### [WHAT YOU WILL DO]
Nothing in the entries should be altered. Write them out in full.

── RECORDS TO USE

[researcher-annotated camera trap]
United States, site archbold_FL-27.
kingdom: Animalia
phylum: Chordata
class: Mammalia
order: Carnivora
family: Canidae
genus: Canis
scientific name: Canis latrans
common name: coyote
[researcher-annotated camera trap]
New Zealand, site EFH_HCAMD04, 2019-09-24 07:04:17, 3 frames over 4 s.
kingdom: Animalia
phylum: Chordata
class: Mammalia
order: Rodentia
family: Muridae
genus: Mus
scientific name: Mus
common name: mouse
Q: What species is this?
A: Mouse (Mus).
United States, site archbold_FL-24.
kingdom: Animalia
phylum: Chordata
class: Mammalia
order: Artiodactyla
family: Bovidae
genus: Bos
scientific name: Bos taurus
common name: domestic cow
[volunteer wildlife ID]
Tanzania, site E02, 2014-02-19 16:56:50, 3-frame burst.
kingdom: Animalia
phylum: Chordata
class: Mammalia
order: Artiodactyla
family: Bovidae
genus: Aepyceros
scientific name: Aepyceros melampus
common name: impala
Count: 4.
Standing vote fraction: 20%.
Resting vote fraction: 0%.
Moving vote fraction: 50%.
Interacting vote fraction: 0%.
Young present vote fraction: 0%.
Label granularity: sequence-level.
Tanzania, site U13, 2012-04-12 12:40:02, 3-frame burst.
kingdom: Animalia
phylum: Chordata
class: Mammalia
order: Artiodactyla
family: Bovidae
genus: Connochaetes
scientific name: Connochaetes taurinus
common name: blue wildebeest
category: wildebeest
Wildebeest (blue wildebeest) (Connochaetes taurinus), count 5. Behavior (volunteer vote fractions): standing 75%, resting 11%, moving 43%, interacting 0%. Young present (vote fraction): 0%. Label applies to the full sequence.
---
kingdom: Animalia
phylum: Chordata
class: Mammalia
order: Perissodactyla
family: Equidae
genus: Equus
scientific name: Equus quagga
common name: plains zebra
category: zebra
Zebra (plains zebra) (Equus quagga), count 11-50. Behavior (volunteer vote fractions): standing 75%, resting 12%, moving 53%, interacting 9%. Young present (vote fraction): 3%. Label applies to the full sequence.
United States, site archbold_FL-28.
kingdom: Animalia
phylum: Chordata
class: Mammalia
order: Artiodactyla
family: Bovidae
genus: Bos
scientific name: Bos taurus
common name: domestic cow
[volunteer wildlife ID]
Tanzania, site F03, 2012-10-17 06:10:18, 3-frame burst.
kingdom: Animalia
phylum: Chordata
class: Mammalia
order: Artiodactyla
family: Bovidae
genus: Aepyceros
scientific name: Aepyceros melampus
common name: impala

────

### [ANSWER BOX]
[researcher-annotated camera trap]
United States, site archbold_FL-27.
kingdom: Animalia
phylum: Chordata
class: Mammalia
order: Carnivora
family: Canidae
genus: Canis
scientific name: Canis latrans
common name: coyote
[researcher-annotated camera trap]
New Zealand, site EFH_HCAMD04, 2019-09-24 07:04:17, 3 frames over 4 s.
kingdom: Animalia
phylum: Chordata
class: Mammalia
order: Rodentia
family: Muridae
genus: Mus
scientific name: Mus
common name: mouse
Q: What species is this?
A: Mouse (Mus).
United States, site archbold_FL-24.
kingdom: Animalia
phylum: Chordata
class: Mammalia
order: Artiodactyla
family: Bovidae
genus: Bos
scientific name: Bos taurus
common name: domestic cow
[volunteer wildlife ID]
Tanzania, site E02, 2014-02-19 16:56:50, 3-frame burst.
kingdom: Animalia
phylum: Chordata
class: Mammalia
order: Artiodactyla
family: Bovidae
genus: Aepyceros
scientific name: Aepyceros melampus
common name: impala
Count: 4.
Standing vote fraction: 20%.
Resting vote fraction: 0%.
Moving vote fraction: 50%.
Interacting vote fraction: 0%.
Young present vote fraction: 0%.
Label granularity: sequence-level.
Tanzania, site U13, 2012-04-12 12:40:02, 3-frame burst.
kingdom: Animalia
phylum: Chordata
class: Mammalia
order: Artiodactyla
family: Bovidae
genus: Connochaetes
scientific name: Connochaetes taurinus
common name: blue wildebeest
category: wildebeest
Wildebeest (blue wildebeest) (Connochaetes taurinus), count 5. Behavior (volunteer vote fractions): standing 75%, resting 11%, moving 43%, interacting 0%. Young present (vote fraction): 0%. Label applies to the full sequence.
---
kingdom: Animalia
phylum: Chordata
class: Mammalia
order: Perissodactyla
family: Equidae
genus: Equus
scientific name: Equus quagga
common name: plains zebra
category: zebra
Zebra (plains zebra) (Equus quagga), count 11-50. Behavior (volunteer vote fractions): standing 75%, resting 12%, moving 53%, interacting 9%. Young present (vote fraction): 3%. Label applies to the full sequence.
United States, site archbold_FL-28.
kingdom: Animalia
phylum: Chordata
class: Mammalia
order: Artiodactyla
family: Bovidae
genus: Bos
scientific name: Bos taurus
common name: domestic cow
[volunteer wildlife ID]
Tanzania, site F03, 2012-10-17 06:10:18, 3-frame burst.
kingdom: Animalia
phylum: Chordata
class: Mammalia
order: Artiodactyla
family: Bovidae
genus: Aepyceros
scientific name: Aepyceros melampus
common name: impala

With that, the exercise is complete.